5 Top Dividend Aristocrats To Buy In 2019

 | Jan 02, 2019 07:25AM ET

Wall Street may have seen a Santa Claus rally by the end of last year, but that wasn’t enough to salvage a disappointing year. Investors’ appetite for riskier assets like stocks took a beating in 2018, with the major bourses seeing the worst year since 2008.

Few market pundits could predict such neck-breaking market gyrations in 2018 after an unusually calm 2017. From the U.S.-China trade dispute to slow economic and earnings growth, everything only added to the chaos. The fears that gripped markets in 2018 may continue to reflect in volatile price swings this year. Thus, in order to safeguard your portfolio, investing in dividend aristocrats seems prudent. After all, these stocks provide higher total returns with lower volatility.

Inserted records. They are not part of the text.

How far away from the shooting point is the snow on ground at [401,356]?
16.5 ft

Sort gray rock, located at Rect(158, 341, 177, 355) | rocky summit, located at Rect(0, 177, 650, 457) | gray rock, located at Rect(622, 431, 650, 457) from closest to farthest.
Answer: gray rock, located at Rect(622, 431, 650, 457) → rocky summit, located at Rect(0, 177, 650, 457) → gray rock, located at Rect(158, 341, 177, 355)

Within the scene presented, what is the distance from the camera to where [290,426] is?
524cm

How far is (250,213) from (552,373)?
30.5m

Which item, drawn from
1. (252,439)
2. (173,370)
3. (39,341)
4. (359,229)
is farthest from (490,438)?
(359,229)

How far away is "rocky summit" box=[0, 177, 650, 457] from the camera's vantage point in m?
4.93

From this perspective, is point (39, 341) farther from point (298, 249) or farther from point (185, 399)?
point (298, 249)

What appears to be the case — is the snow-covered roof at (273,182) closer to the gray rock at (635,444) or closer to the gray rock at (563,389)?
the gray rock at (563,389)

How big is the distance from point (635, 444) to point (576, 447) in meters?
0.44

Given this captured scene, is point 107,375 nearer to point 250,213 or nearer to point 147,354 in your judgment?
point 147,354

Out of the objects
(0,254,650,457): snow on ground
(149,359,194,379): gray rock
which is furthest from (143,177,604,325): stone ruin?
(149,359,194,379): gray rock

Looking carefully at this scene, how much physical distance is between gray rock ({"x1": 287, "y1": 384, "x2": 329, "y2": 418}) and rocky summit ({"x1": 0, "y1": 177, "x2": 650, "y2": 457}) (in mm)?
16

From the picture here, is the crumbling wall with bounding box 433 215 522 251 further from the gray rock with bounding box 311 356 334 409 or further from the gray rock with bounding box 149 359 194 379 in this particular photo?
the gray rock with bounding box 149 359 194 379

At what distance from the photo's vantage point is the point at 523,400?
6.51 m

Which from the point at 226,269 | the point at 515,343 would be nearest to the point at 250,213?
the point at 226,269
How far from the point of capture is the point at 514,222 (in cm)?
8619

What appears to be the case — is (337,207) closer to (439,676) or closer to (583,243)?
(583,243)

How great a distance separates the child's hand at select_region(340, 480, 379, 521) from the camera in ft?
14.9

But, before we select the stocks let us look at the risks that have sent shivers down investors’ spines of late —

Political Shakiness

Though market bulls hope for progress in U.S.-China trade negotiations, tensions loom large. President Trump continues to threaten a tariff increase on billions of dollars worth of Chinese commodities if China fails to address U.S. demands on economic and political issues. Lest we forget, such tariffs will be paid by American companies and they will invariably pass the cost onto consumers, who account for two-third of U.S.’ GDP.

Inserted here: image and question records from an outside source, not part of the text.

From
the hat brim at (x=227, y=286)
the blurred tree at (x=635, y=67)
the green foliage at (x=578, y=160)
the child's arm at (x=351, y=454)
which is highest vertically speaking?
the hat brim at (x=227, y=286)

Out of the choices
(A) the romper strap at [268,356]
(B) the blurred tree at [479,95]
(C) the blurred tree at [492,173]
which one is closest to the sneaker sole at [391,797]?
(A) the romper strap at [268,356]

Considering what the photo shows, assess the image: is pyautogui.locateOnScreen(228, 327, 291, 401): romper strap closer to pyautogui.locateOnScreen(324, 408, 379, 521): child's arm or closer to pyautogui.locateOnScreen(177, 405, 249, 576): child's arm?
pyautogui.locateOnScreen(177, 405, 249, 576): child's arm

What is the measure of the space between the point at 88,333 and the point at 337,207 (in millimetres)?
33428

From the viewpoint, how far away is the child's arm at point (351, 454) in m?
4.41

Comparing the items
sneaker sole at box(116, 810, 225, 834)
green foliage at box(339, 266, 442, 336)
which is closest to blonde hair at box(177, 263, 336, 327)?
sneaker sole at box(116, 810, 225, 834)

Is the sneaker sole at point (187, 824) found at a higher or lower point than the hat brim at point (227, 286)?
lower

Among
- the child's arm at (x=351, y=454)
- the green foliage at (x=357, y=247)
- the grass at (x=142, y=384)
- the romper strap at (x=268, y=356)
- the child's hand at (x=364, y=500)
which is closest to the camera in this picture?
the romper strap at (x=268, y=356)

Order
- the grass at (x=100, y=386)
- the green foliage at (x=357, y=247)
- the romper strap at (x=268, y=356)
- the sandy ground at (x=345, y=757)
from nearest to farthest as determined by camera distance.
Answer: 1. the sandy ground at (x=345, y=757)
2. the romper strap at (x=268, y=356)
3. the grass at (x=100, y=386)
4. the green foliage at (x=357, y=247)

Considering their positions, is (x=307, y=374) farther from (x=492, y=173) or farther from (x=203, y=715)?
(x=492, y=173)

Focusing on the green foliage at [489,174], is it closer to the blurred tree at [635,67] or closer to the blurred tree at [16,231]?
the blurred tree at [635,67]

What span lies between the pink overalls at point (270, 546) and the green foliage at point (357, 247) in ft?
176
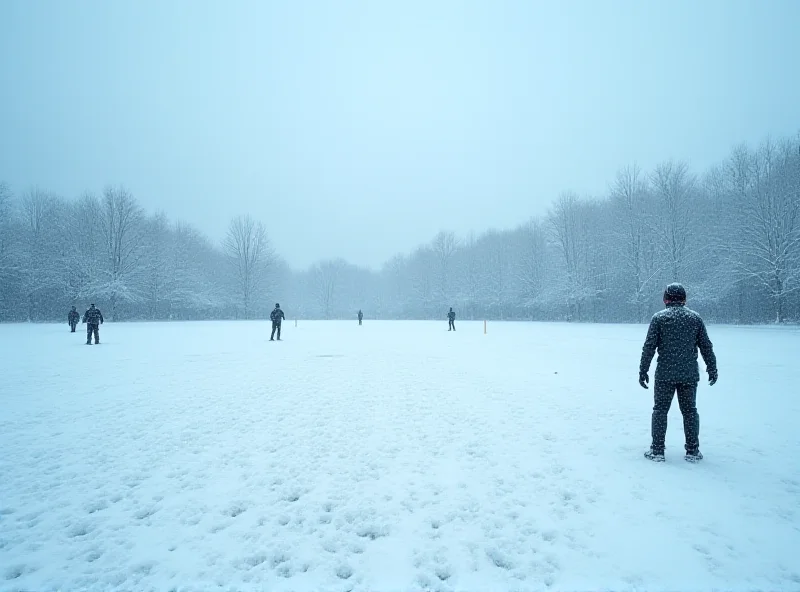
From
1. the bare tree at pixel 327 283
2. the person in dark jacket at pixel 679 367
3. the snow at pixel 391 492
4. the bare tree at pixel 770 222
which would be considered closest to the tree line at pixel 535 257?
the bare tree at pixel 770 222

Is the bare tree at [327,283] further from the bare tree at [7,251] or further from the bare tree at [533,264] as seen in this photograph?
the bare tree at [7,251]

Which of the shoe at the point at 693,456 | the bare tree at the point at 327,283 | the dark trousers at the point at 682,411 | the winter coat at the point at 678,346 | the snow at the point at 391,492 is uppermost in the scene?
the bare tree at the point at 327,283

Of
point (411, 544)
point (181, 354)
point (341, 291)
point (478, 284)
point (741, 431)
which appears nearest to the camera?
point (411, 544)

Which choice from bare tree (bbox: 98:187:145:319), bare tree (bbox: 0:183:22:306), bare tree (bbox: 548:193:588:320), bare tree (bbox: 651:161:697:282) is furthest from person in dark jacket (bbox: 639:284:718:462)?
bare tree (bbox: 0:183:22:306)

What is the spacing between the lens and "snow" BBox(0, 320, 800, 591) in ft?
10.3

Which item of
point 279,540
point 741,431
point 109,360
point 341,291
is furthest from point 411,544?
point 341,291

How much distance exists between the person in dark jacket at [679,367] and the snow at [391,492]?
0.41 meters

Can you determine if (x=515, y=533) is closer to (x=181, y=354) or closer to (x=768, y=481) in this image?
(x=768, y=481)

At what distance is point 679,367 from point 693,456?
1241 mm

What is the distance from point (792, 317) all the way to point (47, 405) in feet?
161

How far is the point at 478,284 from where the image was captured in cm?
7081

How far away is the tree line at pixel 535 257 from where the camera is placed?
3509 cm

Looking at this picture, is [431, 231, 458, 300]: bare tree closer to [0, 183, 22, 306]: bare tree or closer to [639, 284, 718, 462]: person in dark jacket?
[0, 183, 22, 306]: bare tree

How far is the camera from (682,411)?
16.7 feet
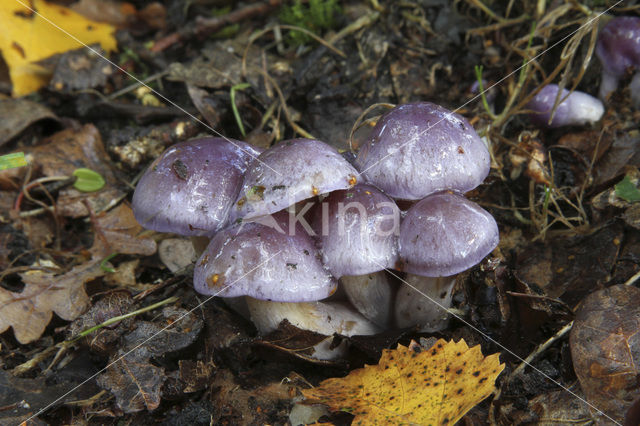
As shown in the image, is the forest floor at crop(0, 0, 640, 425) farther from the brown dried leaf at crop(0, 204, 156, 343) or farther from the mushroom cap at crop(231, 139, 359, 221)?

By the way, Trump’s warnings to lessen the power of the Fed Chair also raise concern. Investors may not like a hawkish Fed, but they certainly want peace and consistency, and threatening the Fed Chair is not inducing any calm.

Amid all these, an U.S. government shutdown is set to stretch this year due to a deadlock between the White House and lawmakers over the President’s intention of securing financing for a wall on the border with Mexico.

At the same time, dysfunction in the United Kingdom has thrown investors for a loop. No one knows what will be the impact of Brexit. In fact, if it rolls out on Mar 29 without a deal, it will most certainly hurt the global economy.

Global Economic Slowdown in the Cards

Thanks to the tax cuts and a solid labor market, the U.S. economy expanded at an annual rate of 4.2% and 3.4% in the second and third quarter of last year. But, the Fed officials now expect growth to moderate over the next couple of years. Fed officials expect the pace of the economic expansion to slow down to 2.3% this year.